> Excerpt:
Will someone please eat my Christmas homework?

Regular readers know I have an occasional penchant for verifying the accuracy and sources of popular quotes attributed to famous and respected people.

There is a widely circulated quote attributed to Abraham Lincoln that I just haven't been able to verify:

The Bible is not my Book and Christianity is not my religion. I could never give assent to the long complicated statements of Christian dogma.
My question, obviously, is did Lincoln say that? I can't place my trust in sites which are biased against religion, and so I kept looking for a named source.

The only one I could find that is readily quoted was a book titled Salvation for Sale (a biased-sounding title, although that does not mean the scholarship of the author is unsound). The quote has been thrown like a dagger at bloggers who claim the country was founded on the Christian religion, but I have not seen it refuted anywhere.

> Problems:
[A] Print everything in the post about the Lincoln quote from "There is a widely" down to "a named source.".
[B] In the post about the Lincoln quote, what is the only readily quoted source the writer could find?
[C] Keep going with the post about the Lincoln quote, picking up after its last sentence.
Leave the items out of your work entirely.

> Material shown:
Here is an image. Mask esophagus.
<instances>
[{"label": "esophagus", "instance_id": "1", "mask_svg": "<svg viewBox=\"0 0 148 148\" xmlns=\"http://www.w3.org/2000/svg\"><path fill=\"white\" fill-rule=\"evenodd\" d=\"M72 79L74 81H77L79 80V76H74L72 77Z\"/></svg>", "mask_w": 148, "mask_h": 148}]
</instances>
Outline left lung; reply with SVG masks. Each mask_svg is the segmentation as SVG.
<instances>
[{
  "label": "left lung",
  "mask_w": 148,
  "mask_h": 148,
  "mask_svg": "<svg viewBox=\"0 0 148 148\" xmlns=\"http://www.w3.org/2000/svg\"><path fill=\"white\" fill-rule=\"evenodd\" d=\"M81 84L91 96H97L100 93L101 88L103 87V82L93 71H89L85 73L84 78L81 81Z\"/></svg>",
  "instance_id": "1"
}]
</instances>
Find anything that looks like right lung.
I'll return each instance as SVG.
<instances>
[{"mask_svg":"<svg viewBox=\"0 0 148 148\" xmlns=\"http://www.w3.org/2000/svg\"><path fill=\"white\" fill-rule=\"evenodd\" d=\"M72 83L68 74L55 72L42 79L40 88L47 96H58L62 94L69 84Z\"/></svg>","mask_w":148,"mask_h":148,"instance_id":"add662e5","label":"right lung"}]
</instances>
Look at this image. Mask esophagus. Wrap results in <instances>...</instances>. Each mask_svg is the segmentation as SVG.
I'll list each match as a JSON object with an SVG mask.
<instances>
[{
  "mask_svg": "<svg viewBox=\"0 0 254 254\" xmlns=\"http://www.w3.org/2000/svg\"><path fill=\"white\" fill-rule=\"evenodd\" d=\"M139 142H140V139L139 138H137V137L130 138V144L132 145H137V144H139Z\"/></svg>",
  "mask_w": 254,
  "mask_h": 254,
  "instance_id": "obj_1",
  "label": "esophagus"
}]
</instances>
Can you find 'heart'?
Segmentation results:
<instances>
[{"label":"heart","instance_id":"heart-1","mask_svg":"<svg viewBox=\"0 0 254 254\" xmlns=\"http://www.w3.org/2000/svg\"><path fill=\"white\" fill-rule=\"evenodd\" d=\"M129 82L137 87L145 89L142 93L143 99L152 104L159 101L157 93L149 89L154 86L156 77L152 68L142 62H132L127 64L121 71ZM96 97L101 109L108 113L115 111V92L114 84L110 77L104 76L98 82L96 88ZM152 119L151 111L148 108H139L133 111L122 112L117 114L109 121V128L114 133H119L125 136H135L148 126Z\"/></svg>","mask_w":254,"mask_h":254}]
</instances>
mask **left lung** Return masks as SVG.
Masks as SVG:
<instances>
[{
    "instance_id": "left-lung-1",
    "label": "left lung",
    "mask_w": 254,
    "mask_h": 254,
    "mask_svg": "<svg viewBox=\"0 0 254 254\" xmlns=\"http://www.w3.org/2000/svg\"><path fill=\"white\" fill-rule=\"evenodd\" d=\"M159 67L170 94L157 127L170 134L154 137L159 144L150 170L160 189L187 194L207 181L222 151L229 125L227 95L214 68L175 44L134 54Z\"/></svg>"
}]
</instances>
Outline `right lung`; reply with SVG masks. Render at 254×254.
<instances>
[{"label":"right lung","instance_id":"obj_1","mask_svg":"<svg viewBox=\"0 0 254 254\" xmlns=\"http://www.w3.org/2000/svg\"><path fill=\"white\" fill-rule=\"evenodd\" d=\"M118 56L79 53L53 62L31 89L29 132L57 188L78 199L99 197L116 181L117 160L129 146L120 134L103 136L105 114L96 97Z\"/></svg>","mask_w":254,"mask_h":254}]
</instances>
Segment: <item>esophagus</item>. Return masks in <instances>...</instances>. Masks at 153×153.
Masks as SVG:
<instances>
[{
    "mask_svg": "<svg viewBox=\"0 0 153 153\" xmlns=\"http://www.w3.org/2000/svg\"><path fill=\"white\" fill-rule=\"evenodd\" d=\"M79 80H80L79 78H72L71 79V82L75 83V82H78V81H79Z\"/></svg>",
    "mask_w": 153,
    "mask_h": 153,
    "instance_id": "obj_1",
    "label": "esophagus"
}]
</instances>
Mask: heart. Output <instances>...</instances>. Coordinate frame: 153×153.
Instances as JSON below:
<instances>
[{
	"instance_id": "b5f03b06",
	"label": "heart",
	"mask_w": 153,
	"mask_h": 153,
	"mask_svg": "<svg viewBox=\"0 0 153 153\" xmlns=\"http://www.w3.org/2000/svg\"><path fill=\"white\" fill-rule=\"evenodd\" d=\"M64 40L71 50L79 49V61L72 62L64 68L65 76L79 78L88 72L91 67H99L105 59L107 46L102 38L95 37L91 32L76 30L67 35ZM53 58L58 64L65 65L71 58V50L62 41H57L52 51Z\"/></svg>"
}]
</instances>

> Answers for the exercise:
[A]
There is a widely circulated quote attributed to Abraham Lincoln that I just haven't been able to verify:

The Bible is not my Book and Christianity is not my religion. I could never give assent to the long complicated statements of Christian dogma.
My question, obviously, is did Lincoln say that? I can't place my trust in sites which are biased against religion, and so I kept looking for a named source.

[B] A book titled Salvation for Sale.

[C]
Of course, how do you refute a quote? The duty, it would seem, would be for whoever offers the quote to provide a linked source proving it.

Which comes down to Salvation for Sale, the full title of which is Salvation for Sale: An Insider's View of Pat Robertson by Gerard Thomas Straub (described as "a former producer of the 700 Club"). What his bias might be, I do not know. He has written other books (which have won awards) and he is a religious man, but I'd like to have a close look at the Lincoln quote to see what if any source he provides.

Except this is the Christmas season and I just plain don't have time. I cannot check out every last damned quote that I see thrown around on the Internet. There is simply too much. True, I might have been able to do it for Isaac Asimov, but this is Abraham Lincoln. Priorities, you know....

Perhaps one of our readers who are concerned more deeply than I am can step up to the plate. As someone who believes in building coalitions, I like to think that I have readers on both, um "sides" of this issue. (Meaning that some readers would like the quote to be true, while others would like it to be false.)

Please feel free to dig in, and dig!

As to my own bias, I really don't have much of an emotional stake in Lincoln's views of the unknown. They are of interest to me, but I don't look up to the man as an ultimate authority figure whose views are binding on me.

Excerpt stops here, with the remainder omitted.